Nada há de mais importante na sociedade moderna do que o sagrado direito ao emprego. A família desempregada cai fatalmente na marginalidade. Tem de arranjar modos de alimentar os filhos, pagar a moradia, sobreviver.
O seguro-desemprego é, entre nós, uma balela, mesmo porque desempregado, para tecnocrata, é quem até ontem estava empregado. Não há como reconhecer, nessa condição, as dezenas de milhões de brasileiros.
O estado permanente deles é de desemprego ou, eufemisticamente, subemprego, condição dos biscateiros e toda a sorte de trabalhadores eventuais que formam a maioria do que deveria ser nossa força de trabalho.

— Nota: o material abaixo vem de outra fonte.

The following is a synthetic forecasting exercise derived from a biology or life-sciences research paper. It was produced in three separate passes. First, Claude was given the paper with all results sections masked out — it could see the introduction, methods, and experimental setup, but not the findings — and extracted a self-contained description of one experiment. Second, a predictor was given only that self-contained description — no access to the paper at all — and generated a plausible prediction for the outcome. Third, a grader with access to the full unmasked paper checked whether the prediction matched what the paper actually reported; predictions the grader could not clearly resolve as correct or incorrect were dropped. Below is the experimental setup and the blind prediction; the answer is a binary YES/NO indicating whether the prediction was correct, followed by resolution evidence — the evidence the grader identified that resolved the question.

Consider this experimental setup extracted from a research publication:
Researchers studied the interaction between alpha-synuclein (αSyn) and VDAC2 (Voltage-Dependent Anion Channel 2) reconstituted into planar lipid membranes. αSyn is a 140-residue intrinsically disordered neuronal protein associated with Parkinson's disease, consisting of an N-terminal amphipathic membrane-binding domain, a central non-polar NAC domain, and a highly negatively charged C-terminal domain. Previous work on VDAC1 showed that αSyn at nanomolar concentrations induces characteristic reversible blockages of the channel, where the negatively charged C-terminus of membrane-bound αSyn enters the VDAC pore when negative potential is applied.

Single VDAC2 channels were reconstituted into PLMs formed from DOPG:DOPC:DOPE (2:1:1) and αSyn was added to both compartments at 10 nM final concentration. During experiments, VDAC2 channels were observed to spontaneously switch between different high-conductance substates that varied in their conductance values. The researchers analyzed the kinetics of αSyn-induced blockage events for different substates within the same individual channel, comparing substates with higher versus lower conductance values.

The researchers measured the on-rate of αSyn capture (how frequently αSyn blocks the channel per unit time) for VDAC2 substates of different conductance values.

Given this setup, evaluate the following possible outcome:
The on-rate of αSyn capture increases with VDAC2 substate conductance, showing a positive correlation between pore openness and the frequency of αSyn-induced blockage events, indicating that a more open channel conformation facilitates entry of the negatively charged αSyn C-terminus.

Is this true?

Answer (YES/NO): YES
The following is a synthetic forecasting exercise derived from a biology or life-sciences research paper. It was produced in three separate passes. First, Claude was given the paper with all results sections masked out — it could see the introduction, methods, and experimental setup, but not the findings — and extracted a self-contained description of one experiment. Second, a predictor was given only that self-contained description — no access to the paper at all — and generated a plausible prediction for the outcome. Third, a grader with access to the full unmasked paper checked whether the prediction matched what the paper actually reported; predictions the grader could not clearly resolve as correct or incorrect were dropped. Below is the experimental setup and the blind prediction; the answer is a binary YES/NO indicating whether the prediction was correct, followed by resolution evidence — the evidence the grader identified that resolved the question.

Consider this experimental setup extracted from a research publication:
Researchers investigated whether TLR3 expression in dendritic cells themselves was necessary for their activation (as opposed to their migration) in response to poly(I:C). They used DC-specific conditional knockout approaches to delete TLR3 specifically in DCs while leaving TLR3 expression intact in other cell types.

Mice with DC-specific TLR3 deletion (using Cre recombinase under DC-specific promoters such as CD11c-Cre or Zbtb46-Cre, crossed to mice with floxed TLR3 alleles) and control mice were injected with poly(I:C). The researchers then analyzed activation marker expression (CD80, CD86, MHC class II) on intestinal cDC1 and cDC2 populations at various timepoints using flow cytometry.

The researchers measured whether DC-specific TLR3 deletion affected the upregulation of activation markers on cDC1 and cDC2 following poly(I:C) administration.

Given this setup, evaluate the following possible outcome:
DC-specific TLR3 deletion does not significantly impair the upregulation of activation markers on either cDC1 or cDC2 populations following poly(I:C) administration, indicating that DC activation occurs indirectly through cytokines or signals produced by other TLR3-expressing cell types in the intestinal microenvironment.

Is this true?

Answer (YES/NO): YES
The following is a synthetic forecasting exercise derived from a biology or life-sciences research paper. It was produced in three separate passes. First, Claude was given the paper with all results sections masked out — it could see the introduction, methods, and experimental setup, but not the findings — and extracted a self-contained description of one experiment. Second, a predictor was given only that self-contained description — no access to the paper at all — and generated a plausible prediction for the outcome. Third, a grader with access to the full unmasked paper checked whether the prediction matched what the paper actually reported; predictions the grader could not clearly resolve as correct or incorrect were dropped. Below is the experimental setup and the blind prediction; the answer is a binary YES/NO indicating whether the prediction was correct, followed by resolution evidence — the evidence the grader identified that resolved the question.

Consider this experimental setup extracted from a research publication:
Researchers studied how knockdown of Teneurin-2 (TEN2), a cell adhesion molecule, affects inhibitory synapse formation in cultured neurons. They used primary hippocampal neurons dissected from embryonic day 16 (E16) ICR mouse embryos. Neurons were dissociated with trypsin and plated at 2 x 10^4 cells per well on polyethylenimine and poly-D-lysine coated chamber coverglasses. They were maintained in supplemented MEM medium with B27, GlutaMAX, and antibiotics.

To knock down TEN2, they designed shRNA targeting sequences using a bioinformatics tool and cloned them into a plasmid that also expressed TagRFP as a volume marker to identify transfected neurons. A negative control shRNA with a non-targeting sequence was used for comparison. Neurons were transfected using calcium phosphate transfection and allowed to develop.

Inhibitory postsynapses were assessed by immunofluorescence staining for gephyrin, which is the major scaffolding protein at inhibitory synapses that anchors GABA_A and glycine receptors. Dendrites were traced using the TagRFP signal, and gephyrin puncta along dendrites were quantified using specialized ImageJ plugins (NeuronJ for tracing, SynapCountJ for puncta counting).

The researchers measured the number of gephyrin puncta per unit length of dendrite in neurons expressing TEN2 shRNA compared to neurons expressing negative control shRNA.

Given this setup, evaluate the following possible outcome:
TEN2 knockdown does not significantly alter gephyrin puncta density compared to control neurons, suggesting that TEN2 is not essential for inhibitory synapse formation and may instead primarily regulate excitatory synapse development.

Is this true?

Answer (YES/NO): NO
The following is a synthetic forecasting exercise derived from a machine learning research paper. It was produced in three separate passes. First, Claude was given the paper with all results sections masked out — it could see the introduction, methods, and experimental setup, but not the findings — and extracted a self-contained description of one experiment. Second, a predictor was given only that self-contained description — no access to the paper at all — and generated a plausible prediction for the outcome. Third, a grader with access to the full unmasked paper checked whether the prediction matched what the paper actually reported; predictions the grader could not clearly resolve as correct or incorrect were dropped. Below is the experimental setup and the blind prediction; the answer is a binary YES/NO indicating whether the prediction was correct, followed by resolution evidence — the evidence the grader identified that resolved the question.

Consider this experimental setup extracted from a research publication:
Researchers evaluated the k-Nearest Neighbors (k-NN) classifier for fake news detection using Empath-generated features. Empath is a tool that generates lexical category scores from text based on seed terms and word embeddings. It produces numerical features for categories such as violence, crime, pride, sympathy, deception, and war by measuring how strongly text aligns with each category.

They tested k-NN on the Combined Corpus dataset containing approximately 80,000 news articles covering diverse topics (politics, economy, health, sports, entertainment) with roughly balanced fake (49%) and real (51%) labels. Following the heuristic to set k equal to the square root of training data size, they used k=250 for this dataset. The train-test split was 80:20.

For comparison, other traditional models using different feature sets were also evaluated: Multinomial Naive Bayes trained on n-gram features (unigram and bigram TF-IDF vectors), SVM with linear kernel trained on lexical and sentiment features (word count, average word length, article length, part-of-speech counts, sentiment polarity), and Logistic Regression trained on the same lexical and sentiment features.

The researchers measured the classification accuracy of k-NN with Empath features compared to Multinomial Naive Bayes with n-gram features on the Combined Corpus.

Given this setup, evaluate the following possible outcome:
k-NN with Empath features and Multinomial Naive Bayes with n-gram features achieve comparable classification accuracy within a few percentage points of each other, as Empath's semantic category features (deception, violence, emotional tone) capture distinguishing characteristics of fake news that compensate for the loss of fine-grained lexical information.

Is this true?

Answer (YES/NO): NO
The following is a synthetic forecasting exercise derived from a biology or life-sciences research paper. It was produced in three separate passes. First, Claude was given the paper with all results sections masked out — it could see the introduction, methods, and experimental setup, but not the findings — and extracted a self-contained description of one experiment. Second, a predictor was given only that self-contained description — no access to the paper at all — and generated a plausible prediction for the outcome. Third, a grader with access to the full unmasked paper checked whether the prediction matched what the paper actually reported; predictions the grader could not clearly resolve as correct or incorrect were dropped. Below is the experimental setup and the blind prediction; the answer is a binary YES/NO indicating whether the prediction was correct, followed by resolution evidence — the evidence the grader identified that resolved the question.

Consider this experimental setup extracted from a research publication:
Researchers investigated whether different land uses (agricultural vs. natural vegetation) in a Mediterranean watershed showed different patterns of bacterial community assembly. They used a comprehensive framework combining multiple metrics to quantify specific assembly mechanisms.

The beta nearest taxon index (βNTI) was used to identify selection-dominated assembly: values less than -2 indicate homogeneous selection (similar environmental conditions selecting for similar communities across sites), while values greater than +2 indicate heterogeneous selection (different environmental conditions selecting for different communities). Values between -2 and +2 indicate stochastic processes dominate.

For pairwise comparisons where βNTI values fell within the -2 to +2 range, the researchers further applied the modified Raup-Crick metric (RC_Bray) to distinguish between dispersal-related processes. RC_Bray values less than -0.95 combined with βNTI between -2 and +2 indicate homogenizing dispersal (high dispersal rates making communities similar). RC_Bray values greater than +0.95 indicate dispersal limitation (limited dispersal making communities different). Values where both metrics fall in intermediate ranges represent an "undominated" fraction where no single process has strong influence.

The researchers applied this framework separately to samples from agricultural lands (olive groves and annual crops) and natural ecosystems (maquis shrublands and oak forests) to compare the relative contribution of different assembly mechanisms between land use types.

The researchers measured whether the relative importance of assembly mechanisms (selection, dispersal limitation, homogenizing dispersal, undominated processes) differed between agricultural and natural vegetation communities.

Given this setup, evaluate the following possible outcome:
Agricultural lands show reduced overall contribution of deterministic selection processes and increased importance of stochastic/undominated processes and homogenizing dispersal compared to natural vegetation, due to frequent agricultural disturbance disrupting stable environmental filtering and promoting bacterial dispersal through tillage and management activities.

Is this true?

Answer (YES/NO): NO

Numa sociedade tribal, prevalece a norma ética que obriga todos a contribuírem para a manutenção das condições de existência do grupo, fazendo e refazendo casas e artefatos, plantando ou colhendo, caçando ou pescando. Cumprir esses deveres é o primeiro dos motivos de orgulho de um homem e de uma mulher.
Entre nós, a economia se estruturou em empresas formadas de dois componentes principais: o capital, dos donos, e a força de trabalho, que, conjugados, provêem as necessidades sociais e o progresso nacional.
Em condições normais e ajuizadas, esse sistema funciona. Otimamente em países como o Japão, em que não se admite que um empregado seja demitido. Muito bem aqui, também, enquanto prevaleceram as garantias getulianas contra as despedidas injustificadas e, sobretudo, contra a demissão de trabalhadores com mais de dez anos de casa, que tinham se convertido em co-proprietários, com direito a uma parcela da empresa se fossem postos fora.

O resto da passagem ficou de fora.